**Material for the task**:
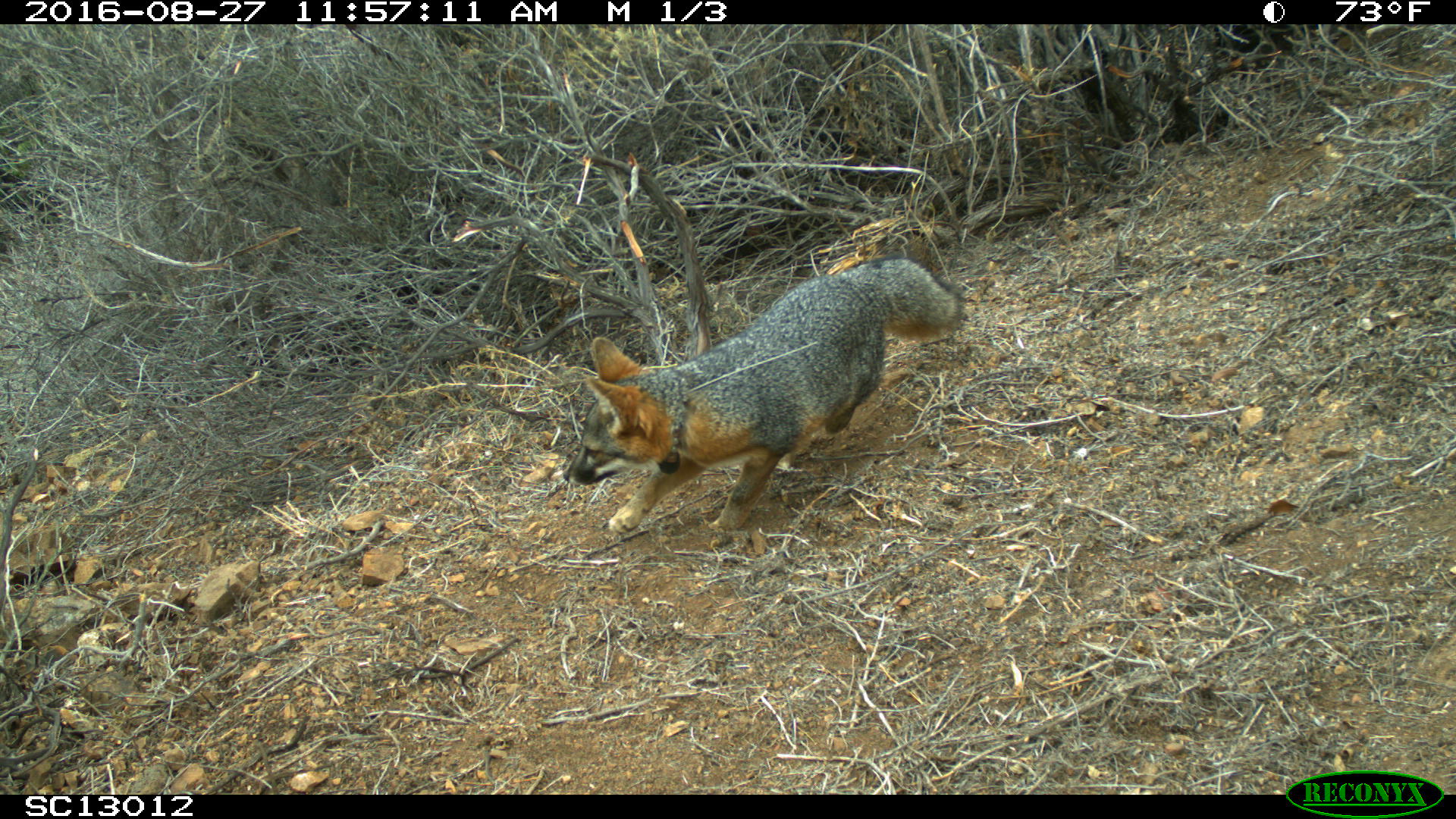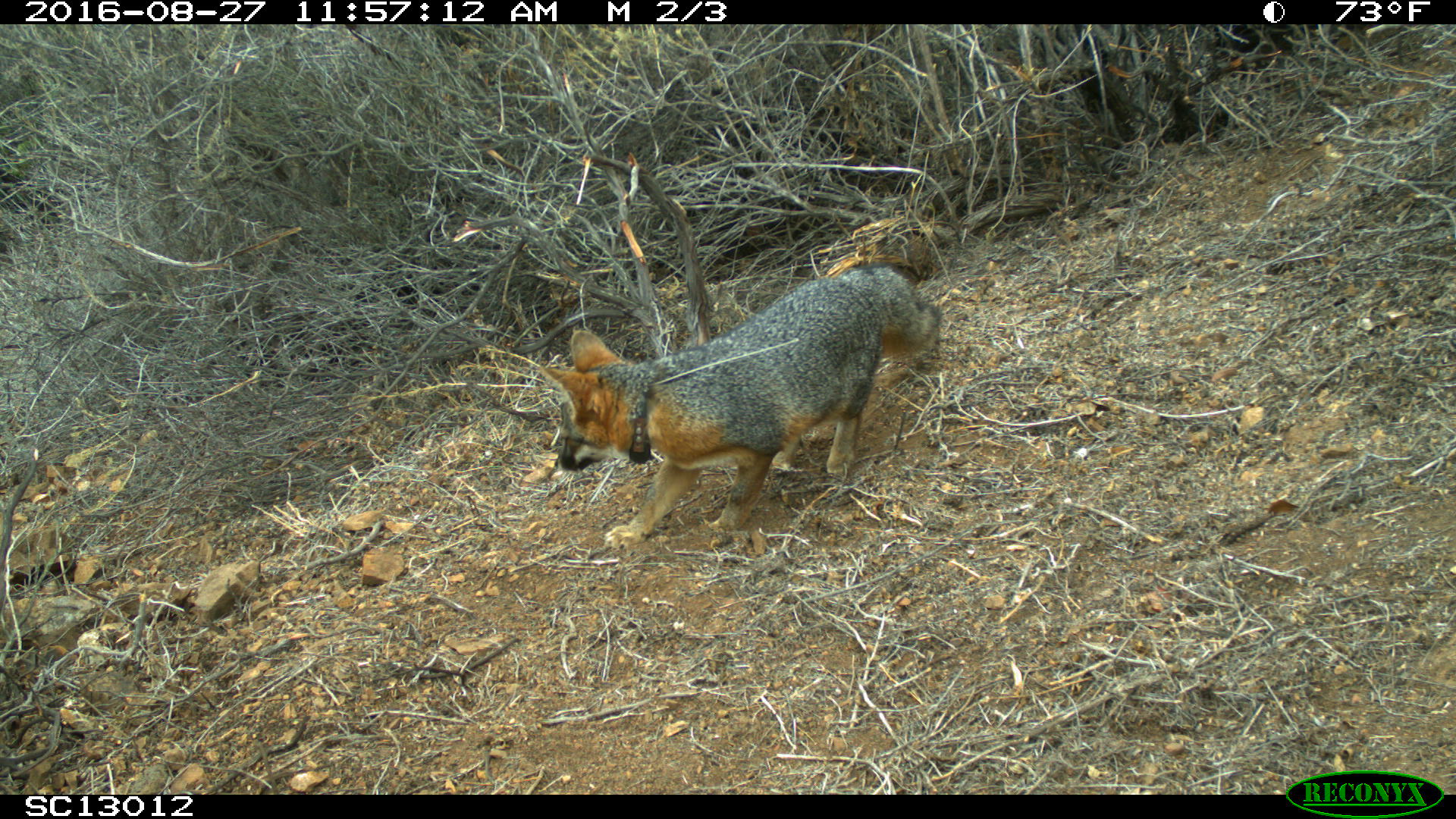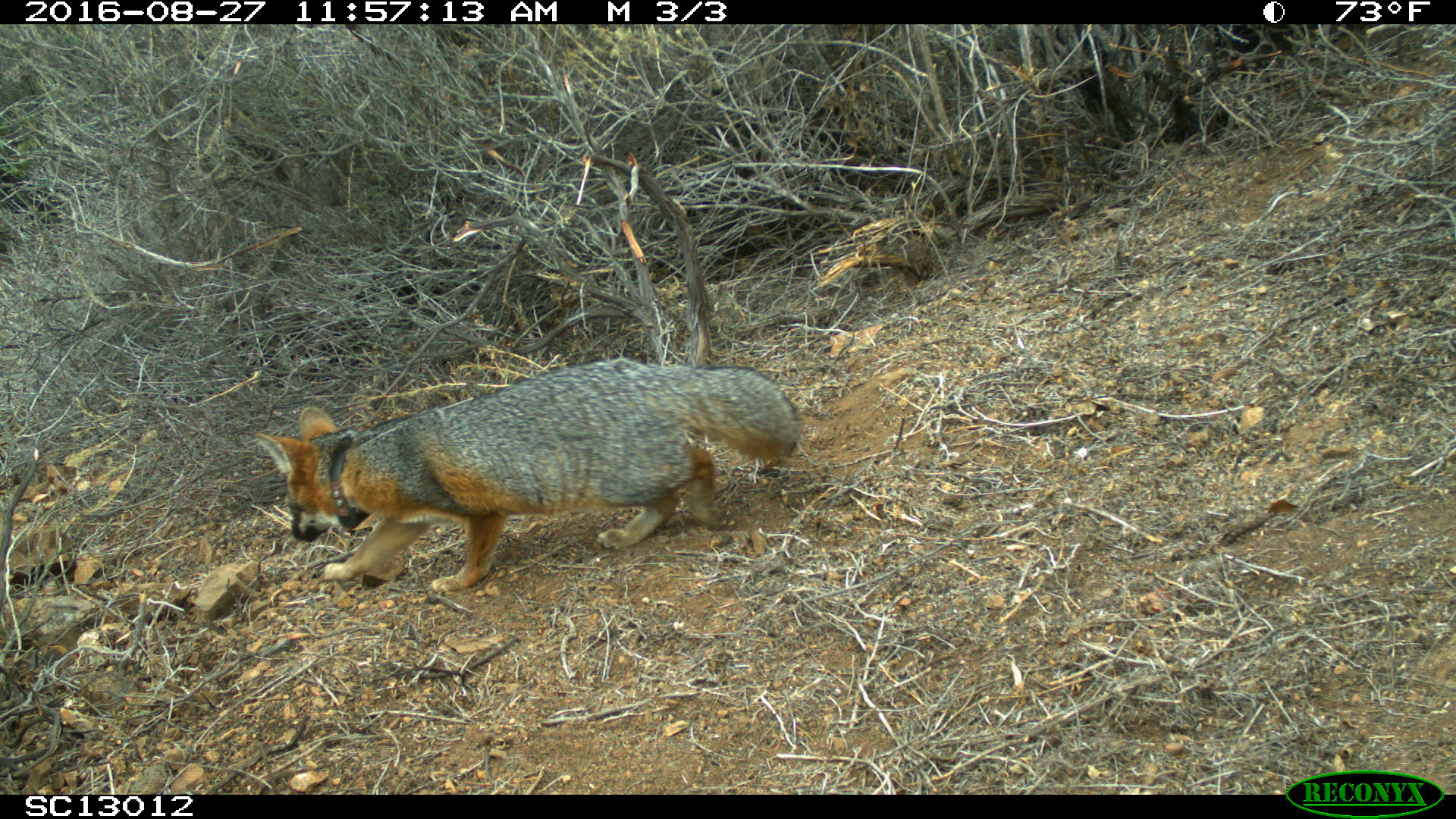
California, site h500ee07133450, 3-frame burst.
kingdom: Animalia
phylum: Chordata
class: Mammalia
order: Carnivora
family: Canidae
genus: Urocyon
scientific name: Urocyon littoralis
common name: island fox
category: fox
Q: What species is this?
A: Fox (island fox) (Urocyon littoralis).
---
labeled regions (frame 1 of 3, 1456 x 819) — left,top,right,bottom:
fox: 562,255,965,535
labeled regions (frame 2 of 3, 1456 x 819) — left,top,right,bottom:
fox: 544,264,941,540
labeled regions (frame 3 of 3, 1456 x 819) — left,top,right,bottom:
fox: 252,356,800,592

---

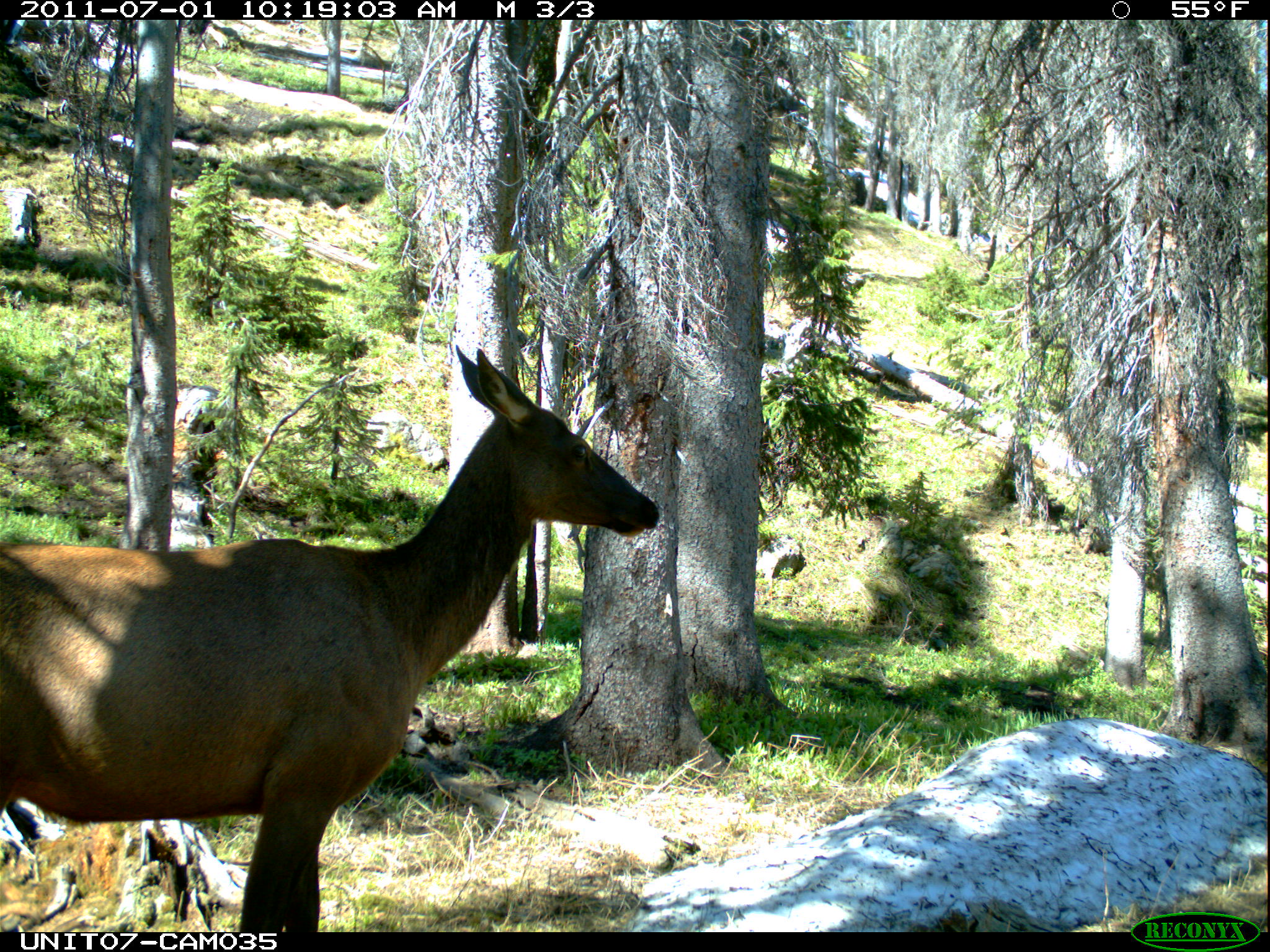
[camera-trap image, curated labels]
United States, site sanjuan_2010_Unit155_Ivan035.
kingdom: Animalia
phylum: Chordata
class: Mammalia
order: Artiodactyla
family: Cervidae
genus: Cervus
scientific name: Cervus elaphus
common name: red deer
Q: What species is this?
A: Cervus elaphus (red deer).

* * *

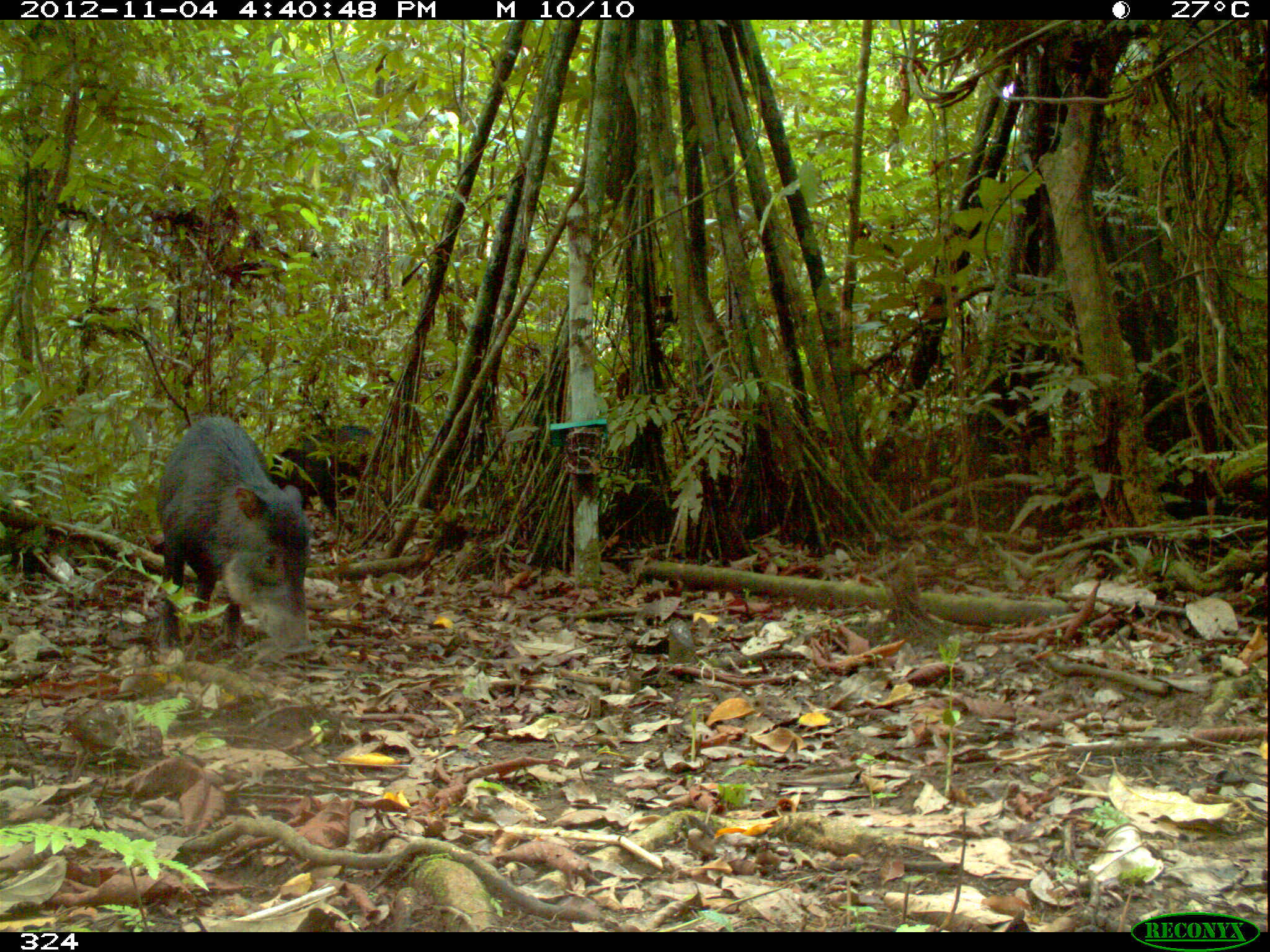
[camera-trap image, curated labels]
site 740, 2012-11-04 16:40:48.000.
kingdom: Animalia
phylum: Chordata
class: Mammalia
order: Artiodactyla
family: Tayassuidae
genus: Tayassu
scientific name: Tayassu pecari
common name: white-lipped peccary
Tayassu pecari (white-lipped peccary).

**Assignment**: The response should hold exactly the lines starting at the line with "genus: Cervus" and ending at the line with "A: Cervus elaphus (red deer).", and no other line of the material above.

**Answer to this problem**:
genus: Cervus
scientific name: Cervus elaphus
common name: red deer
Q: What species is this?
A: Cervus elaphus (red deer).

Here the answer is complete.